In partial-connected neural networks, SNPs can be divided into groups by users, and each group connects to its own intermediate trait in the middle layer. Genotype groups should be loaded seperatly.
- nonlinear function (to define relationship between middle layer and phenotye): tanh
- number of nodes in the middle layer: 3
- Bayesian model (to sample marker effects on intemediate traits):
- genotype group 1: single-trait BayesA
- genotype group 2: single-trait BayesB
- genotype group 3: single-trait BayesC
- sample the unobserved intemediate traits in the middle layer: Hamiltonian Monte Carlo
# Step 1: Load packages
using JWAS,DataFrames,CSV,Statistics,JWAS.Datasets,Random
Random.seed!(123)
# Step 2: Read data
phenofile = dataset("phenotypes.csv")
genofile1 = dataset("genotypes_group1.csv") #path of genotype group1
genofile2 = dataset("genotypes_group2.csv") #path of genotype group2
genofile3 = dataset("genotypes_group3.csv") #path of genotype group3
phenotypes = CSV.read(phenofile,DataFrame,delim = ',',header=true,missingstrings=["NA"])
geno1 = get_genotypes(genofile1,separator=',',method="BayesA"); #read genotype group1
geno2 = get_genotypes(genofile2,separator=',',method="BayesB"); #read genotype group2
geno3 = get_genotypes(genofile3,separator=',',method="BayesC"); #read genotype group3
# Step 3: Build Model Equations
model_equation = "y1 = intercept + geno1 + geno2 + geno3"; #middle node1=intercept + geno1
#middle node2=intercept + geno2
#middle node3=intercept + geno3
model = build_model(model_equation,nonlinear_function="tanh")
# Step 4: Run Analysis
out = runMCMC(model, phenotypes, chain_length=5000);
# Step 5: Check Accuruacy
results = innerjoin(out["EBV_NonLinear"], phenotypes, on = :ID)
accuruacy = cor(results[!,:EBV],results[!,:bv1])
- Same as for fully-connected neural network with intermediate omics data, the names of omics features should be put in the
build_model()
function through thelatent_traits
argument. The order of omics and the order of genotype groups in the model equation should be consistant.

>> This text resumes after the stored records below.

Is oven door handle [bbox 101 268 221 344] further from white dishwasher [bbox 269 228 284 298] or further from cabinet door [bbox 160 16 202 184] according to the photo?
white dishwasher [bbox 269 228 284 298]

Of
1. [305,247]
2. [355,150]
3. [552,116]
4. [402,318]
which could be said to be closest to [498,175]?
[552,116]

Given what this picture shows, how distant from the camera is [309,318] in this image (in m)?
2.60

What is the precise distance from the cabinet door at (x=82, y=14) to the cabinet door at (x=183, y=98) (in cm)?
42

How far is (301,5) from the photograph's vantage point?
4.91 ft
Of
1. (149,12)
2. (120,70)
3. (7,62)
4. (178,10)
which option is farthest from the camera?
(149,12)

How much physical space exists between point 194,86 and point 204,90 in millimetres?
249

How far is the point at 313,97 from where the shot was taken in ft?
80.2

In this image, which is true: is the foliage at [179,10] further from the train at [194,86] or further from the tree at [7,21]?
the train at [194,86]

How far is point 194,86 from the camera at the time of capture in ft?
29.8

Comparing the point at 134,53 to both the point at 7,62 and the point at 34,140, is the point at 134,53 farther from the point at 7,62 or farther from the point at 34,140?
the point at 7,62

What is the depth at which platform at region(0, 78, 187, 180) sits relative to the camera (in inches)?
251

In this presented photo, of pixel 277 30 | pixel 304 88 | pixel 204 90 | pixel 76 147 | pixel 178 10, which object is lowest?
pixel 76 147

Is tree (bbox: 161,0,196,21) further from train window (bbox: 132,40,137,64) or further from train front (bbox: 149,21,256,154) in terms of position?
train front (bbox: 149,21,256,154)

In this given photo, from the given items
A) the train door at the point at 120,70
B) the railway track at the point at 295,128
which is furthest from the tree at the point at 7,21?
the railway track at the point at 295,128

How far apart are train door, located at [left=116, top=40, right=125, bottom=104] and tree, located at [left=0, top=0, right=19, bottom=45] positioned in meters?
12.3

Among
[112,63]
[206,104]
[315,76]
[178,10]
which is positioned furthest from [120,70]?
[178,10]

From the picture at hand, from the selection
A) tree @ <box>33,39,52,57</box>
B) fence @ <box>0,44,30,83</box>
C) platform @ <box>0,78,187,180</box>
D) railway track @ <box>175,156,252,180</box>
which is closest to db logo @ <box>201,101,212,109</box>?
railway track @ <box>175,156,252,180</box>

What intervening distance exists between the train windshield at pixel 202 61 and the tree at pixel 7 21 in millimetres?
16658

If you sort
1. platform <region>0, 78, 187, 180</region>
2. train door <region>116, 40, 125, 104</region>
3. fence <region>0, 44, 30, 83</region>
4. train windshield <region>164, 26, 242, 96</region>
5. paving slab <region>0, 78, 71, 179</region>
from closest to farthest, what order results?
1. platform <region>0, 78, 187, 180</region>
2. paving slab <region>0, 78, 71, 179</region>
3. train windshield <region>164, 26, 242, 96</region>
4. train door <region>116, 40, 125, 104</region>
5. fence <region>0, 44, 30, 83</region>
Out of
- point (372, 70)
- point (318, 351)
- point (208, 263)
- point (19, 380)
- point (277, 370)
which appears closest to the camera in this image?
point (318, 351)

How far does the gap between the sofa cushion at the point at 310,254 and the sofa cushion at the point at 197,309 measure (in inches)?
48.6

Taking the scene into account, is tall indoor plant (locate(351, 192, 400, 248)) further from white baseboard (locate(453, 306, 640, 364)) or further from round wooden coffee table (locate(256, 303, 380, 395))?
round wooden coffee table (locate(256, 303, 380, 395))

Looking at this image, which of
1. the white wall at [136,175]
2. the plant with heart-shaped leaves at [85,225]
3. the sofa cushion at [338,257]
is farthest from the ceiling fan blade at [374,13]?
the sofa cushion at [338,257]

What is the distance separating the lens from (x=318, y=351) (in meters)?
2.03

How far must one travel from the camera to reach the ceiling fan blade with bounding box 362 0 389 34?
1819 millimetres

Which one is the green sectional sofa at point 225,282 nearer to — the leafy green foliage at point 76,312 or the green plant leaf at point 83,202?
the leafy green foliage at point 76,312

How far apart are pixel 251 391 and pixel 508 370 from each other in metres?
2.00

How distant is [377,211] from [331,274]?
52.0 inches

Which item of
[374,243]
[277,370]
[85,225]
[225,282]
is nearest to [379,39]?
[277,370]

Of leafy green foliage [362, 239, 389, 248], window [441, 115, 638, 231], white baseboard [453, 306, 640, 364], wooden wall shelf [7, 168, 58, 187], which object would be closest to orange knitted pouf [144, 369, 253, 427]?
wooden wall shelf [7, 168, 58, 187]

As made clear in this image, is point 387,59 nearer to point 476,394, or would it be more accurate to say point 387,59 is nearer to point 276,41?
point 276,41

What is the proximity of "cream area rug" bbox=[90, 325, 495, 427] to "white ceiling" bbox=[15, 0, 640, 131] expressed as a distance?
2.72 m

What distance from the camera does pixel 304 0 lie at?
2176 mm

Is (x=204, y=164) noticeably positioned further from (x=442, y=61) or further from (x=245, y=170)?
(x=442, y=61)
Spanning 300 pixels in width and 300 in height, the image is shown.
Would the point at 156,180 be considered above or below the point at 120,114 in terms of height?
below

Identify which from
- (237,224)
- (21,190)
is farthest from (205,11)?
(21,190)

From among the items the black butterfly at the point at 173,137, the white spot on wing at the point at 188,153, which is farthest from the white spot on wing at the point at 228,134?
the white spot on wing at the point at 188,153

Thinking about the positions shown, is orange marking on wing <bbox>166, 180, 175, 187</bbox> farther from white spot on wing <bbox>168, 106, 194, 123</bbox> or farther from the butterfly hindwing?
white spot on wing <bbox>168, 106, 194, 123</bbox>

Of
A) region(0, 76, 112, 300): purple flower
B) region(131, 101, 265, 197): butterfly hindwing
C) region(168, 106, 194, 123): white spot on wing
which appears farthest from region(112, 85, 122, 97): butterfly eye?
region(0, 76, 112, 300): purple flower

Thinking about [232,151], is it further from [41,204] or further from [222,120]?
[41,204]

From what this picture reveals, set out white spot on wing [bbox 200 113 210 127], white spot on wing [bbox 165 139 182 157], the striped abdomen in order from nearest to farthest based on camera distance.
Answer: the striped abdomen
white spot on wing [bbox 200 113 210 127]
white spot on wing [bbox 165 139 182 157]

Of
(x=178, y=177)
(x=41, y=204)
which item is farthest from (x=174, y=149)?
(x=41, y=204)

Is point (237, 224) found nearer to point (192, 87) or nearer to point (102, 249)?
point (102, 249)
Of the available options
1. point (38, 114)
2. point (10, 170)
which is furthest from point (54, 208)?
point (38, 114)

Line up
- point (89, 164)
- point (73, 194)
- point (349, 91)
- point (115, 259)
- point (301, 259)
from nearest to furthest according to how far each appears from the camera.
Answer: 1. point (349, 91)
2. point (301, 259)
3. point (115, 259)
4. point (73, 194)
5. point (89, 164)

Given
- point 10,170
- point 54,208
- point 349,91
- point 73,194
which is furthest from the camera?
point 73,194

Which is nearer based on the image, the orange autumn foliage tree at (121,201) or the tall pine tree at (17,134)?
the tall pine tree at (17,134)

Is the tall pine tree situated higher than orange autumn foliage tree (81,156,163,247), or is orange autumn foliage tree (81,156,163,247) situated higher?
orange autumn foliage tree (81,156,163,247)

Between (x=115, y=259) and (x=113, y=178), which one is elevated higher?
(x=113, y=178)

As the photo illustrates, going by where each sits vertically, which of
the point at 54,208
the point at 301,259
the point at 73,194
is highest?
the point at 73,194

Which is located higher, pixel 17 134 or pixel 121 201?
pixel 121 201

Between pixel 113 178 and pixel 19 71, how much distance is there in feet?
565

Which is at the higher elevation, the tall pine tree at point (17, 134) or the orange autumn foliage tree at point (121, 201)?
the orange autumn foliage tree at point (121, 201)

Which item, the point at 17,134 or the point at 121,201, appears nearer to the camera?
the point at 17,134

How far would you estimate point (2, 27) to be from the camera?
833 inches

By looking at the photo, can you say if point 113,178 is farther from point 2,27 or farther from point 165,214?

In below example, we assume genotype group i only affect omics i (here i =1,...,5).
# Step 1: Load packages
using JWAS,DataFrames,CSV,Statistics,JWAS.Datasets,Random,HTTP
Random.seed!(1)
# Step 2: Read data
phenofile = HTTP.get("https://raw.githubusercontent.com/zhaotianjing/nnmm_doc/main/data_simulation/y.csv").body
omicsfile = HTTP.get("https://raw.githubusercontent.com/zhaotianjing/nnmm_doc/main/data_simulation/omics.csv").body
genofile1 = HTTP.get("https://raw.githubusercontent.com/zhaotianjing/nnmm_doc/main/data_simulation/geno_group1.csv").body
genofile2 = HTTP.get("https://raw.githubusercontent.com/zhaotianjing/nnmm_doc/main/data_simulation/geno_group2.csv").body
genofile3 = HTTP.get("https://raw.githubusercontent.com/zhaotianjing/nnmm_doc/main/data_simulation/geno_group3.csv").body
genofile4 = HTTP.get("https://raw.githubusercontent.com/zhaotianjing/nnmm_doc/main/data_simulation/geno_group4.csv").body
genofile5 = HTTP.get("https://raw.githubusercontent.com/zhaotianjing/nnmm_doc/main/data_simulation/geno_group5.csv").body
phenotypes = CSV.read(phenofile,DataFrame)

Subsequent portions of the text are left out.